Learning Point of the Article :
Healthcare professionals must possess knowledge about the common accessory ossicles in the foot and ankle to avoid misdiagnosis and ensure proper treatment of related conditions.
Case report | Volume 14 | Issue 03 | JOCR March 2023 | Page 44-49 | Sindhura Yamajala [1], Sudhir Shankar Mane [2]. DOI: https://doi.org/10.13107/jocr.2023.v13.i03.3578
Authors: Sindhura Yamajala [1], Sudhir Shankar Mane [2]
[1] Department of Orthopaedics, Gandhi Medical College, Secunderabad, Telangana, India,
[2] Department of Orthopaedics, S.V.S. Medical College, Mahabubnagar, Telangana, India.
Address of Correspondence:
Dr. Sudhir Shankar Mane, Department of Orthopaedics, S.V.S. Medical College, Mahabubnagar - 509 002, Telangana, India. E-mail: sdhrmane@gmail.com
Article Received : 2023-01-12,
Article Accepted : 2023-01-18

Introduction: Accessory ossicles are well-corticated bony structures found close to bones or a joint. They may be unilateral or bilateral. The os tibiale externum is also known as accessory navicular bone, os naviculare secundarium, accessory (tarsal) scaphoid, or prehallux. It is found within the tibialis posterior tendon near its insertion on the navicular bone. The os peroneum is a small sesamoid bone located within the peroneus longus tendon, adjacent to the cuboid. We present a case series of five patients with accessory ossicles of the foot to demonstrate pitfalls in the diagnosis of foot and ankle pain.

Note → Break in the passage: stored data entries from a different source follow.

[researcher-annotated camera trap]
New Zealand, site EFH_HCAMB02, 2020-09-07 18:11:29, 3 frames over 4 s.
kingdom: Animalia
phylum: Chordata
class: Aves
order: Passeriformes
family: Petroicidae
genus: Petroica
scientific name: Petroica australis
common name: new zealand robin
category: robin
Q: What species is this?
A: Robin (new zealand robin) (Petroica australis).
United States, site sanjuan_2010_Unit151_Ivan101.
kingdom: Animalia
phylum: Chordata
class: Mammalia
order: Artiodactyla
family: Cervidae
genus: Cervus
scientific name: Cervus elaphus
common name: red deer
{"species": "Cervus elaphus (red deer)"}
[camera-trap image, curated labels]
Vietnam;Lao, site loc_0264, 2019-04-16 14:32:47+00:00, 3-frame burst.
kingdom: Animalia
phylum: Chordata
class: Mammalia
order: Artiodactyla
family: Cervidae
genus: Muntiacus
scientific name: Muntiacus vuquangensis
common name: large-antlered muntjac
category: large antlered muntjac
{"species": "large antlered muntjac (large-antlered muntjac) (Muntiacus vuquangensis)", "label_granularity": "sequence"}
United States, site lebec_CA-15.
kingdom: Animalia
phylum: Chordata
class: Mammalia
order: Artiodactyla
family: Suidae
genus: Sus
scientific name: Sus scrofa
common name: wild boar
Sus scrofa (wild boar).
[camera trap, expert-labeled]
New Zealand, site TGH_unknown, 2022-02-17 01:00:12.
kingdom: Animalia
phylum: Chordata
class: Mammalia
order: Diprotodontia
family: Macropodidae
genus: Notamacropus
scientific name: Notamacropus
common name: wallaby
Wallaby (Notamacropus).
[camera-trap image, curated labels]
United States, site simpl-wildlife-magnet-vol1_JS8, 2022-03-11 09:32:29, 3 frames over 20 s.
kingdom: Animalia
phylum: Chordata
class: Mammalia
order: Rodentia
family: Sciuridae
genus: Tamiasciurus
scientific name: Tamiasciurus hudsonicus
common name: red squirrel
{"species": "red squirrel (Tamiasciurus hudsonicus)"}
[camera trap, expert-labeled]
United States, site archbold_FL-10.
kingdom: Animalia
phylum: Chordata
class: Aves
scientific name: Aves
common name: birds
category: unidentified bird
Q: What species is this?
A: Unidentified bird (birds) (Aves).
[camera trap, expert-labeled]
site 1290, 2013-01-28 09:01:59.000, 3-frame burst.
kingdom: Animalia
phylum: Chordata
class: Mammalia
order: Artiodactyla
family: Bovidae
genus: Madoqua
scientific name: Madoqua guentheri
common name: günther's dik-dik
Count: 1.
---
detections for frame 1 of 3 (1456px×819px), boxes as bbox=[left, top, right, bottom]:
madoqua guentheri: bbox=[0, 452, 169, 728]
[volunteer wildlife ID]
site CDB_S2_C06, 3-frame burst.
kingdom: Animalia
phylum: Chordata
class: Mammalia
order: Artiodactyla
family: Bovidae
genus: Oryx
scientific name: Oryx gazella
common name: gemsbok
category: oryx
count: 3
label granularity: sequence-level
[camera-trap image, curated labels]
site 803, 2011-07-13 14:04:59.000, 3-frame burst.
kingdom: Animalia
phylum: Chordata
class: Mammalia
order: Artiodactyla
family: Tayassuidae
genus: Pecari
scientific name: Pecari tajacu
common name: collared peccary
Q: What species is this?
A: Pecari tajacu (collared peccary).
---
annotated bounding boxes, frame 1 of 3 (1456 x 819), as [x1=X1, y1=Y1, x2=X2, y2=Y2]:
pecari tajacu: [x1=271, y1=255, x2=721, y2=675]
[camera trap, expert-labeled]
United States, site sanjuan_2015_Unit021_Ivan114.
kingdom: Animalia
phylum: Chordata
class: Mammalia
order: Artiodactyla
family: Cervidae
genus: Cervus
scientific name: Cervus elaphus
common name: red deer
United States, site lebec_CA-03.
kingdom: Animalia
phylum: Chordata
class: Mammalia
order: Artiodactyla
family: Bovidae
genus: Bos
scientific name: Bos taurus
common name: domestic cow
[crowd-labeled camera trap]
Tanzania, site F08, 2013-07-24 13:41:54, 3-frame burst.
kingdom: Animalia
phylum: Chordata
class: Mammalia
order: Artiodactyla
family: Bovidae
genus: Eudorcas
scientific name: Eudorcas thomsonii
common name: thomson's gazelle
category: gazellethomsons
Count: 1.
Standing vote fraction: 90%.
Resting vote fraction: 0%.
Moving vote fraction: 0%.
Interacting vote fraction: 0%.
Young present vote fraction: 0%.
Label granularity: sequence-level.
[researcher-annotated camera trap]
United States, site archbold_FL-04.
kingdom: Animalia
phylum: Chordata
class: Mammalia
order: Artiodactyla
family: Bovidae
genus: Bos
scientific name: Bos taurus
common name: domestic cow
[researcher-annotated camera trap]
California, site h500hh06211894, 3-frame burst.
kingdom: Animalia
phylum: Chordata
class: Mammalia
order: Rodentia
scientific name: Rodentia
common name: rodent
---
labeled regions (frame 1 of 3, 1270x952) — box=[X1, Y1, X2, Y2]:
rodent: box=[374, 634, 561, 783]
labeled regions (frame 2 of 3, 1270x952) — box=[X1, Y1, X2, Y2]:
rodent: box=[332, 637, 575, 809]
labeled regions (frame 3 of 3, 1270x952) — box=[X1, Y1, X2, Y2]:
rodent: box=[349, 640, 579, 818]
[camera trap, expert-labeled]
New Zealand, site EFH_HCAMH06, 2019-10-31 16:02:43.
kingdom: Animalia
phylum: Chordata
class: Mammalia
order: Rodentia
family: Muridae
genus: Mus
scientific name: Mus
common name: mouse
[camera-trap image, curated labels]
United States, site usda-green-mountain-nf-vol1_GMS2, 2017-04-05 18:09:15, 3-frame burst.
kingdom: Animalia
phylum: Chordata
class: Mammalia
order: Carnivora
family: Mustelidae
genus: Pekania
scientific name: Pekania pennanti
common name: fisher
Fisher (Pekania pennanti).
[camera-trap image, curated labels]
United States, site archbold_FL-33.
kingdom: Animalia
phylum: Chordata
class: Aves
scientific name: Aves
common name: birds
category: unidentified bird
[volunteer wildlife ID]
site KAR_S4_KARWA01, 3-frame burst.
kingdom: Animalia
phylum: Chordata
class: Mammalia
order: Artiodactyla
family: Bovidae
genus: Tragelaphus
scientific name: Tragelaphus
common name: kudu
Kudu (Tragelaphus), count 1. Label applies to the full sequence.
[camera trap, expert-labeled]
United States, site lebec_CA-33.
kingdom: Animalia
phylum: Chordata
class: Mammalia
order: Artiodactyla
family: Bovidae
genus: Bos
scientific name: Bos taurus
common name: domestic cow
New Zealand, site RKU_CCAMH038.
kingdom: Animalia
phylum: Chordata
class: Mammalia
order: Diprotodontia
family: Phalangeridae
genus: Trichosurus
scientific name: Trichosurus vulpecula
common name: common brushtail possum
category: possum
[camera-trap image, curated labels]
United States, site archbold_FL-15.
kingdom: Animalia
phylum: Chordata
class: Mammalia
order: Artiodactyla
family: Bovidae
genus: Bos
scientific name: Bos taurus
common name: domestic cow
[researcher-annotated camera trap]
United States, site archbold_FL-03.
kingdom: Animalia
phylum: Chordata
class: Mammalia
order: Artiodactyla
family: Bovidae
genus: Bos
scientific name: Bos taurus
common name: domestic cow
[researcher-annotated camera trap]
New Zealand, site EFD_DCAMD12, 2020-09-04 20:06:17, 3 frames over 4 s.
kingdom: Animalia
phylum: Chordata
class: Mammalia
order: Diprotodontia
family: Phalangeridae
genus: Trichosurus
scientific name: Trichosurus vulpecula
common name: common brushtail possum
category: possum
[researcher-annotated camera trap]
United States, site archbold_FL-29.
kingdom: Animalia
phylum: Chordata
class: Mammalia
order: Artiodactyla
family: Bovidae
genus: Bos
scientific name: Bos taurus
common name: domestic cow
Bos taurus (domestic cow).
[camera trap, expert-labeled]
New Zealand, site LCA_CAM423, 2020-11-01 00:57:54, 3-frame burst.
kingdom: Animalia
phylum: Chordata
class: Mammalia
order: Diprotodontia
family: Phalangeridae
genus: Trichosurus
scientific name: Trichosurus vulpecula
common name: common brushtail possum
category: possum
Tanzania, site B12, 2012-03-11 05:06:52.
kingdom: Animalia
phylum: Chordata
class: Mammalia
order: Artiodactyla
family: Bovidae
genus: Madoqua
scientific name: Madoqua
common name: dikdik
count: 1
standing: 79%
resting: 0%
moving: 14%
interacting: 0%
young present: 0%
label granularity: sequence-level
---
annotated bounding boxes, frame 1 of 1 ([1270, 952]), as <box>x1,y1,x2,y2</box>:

Case Report: The case series includes four patients with os tibiale externum and one patient with os peroneum. Only one patient had symptoms related to os tibiale externum. The accessory ossicle in the rest of the cases was discovered incidentally after trauma to the ankle or foot. The symptomatic os tibiale externum was managed conservatively with analgesics and shoe inserts for medial arch support.

Conclusion: Accessory ossicles are considered developmental anomalies and they originate from ossification centers that have failed to fuse with the main bone. Clinical suspicion and awareness about the existence of the commonly occurring accessory ossicles of the foot and ankle are necessary. They can be a confounding factor in the diagnosis of foot and ankle pain. Failure to notice their presence might result in a misdiagnosis and unnecessary immobilization or surgery for the patients.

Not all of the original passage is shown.